Problemi da risolvere:
(a) Stabilisci se le affermazioni (i), (ii) e (iii) concordano con il testo sui taralli n’zogna e pepe. Per ciascuna rispondi sì o no, citando alla lettera le parole del testo che lo dimostrano.
(i) I taralli furono introdotti dai fornai nel diciottesimo secolo.
(ii) Le mandorle erano presenti nei taralli fin dalla loro origine.
(iii) I taralli sono tipici della zona costiera di Napoli.
(b) Rispondi alle domande (i), (ii) e (iii) basandoti sul testo sui taralli n’zogna e pepe.
(i) Che forma hanno i taralli?
(ii) Con quale termine si indicano gli avanzi di pasta lievitata usati dai fornai?
(iii) In quale secolo comparvero le mandorle nei taralli?
(c) Fornisci il seguito del testo sui taralli n’zogna e pepe, a partire dalla sua ultima frase.

Taralli n'zogna e pepe, una prelibatezza inimitabile del patrimonio culinario partenopeo-1

Taralli n’zogna e pepe, una prelibatezza inimitabile del patrimonio culinario partenopeo

Taralli n’zogna e pepe, una prelibatezza inimitabile del patrimonio culinario partenopeo. Di forma circolare, ricchi di mandorle, sono tipici dell’entroterra napoletano e come tante altre ricette tipiche napoletane, anch’essi nacquero per riciclare e non buttare via gli avanzi di taluni ingredienti.

Taralli n’zogna e pepe rappresentano una delle tante prelibatezze del grande patrimonio culinario partenopeo, che non è secondo a nessuno. Essi sono persino decantati nelle poesie di diversi autori napoletani, i quali descrivono questi taralli n’zogna e pepe in modo tale da far venire l’acquolina in bocca. Di forma circolare e arricchiti da squisite mandorle, sono tipici dell’entroterra della città di Napoli; pure i taralli n’zogna e pepe nacquero per riciclare e non buttare via gli avanzi di taluni ingredienti.
I taralli furono introdotti dai fornai nel diciottesimo secolo. Infatti questi ultimi erano soliti non gettare mai via niente, usando fino alla fine anche lo sfriddo, ovvero gli avanzi di pasta lievitata rimasta, a cui aggiungevano la “n’zogna” ed il pepe in quantità notevole. A quell’epoca, tuttavia, non c’era null”altro in quei taralli se non questi due ingredienti. Successivamente, nel secolo diciannovesimo, comparvero anche le mandorle.

Estratto dei dati:
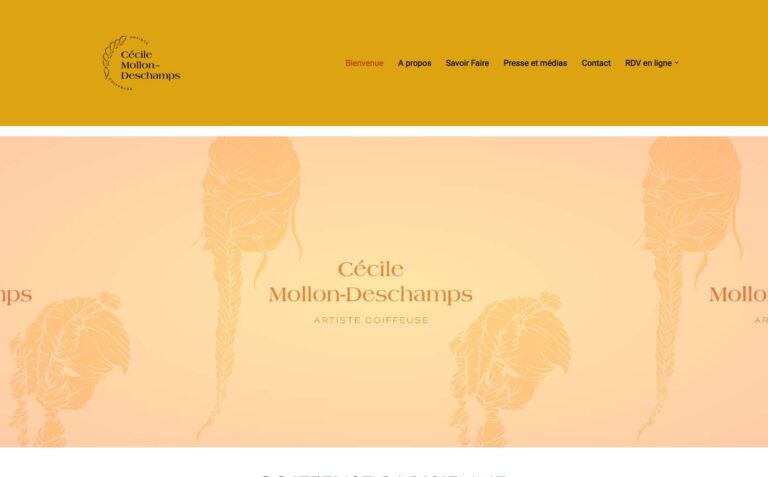 Cécile Mollon-Deschamps - Coiffeur spécialisé dans les tresses et coupe transformation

Soluzioni dell'esercizio:
(a)
(i) Sì: "I taralli furono introdotti dai fornai nel diciottesimo secolo."
(ii) No: "Successivamente, nel secolo diciannovesimo, comparvero anche le mandorle."
(iii) No: "sono tipici dell’entroterra napoletano"

(b)
(i) Circolare.
(ii) Sfriddo.
(iii) Nel diciannovesimo secolo.

(c)
Con il termine dialettale  “n’zogna”, Sugna, ci si riferisce al grasso viscerale della zona surrenale del maiale: molto più delicato, di consistenza morbida e quasi del tutto privo di impurità. Da non confondere con lo Strutto che è invece il prodotto finito dopo il processo di fusione del grasso sottocutaneo.

Taralli n’zogna e pepe farciti alle mandorle si compravano, nelle panetterie, o nei numerosi chioschi siti per strada; ancora oggi se ne trovano tanti a Mergellina, sul lungomare partenopeo ed ancora nelle osterie, rigorosamente accompagnati da un bel bicchiere di vino. Per la cronaca, in passato, si usava inzuppare i taralli nell’acqua di mare, una tradizione ormai scomparsa  per ovvi motivi. Ai giorni nostri vengono degustati, il più delle volte, bevendoci sopra una  birra fredda, non a caso si dice chea birra è ‘a morte r”o tarallo ! 
Le mandorle
In passato i veri “tarallari” portavano con sé una cesta in spalla “a sporta d”o tarallaro“ per vendere i loro  taralli n’zogna e pepe, per la  strada, ai passanti gridando ad alta  voce “Taralle, taralle cavere!”. Oggi, questa figura non c’è più.  Esistono varie e diverse tesi relative all’etimologia del termine tarallo: molti dicono che derivi dal francese “toral” essiccatoio, mentre altri sostengono che derivi dal latino “torrere”, che significa abbrustolire. Un’altra tesi, considerata probabilmente la più attendibile, è quella secondo cui il termine scaturisca dal greco “daratos”, che significa una sorta di pane.

 

una icona del passato “Furtunato o’ tarallaro”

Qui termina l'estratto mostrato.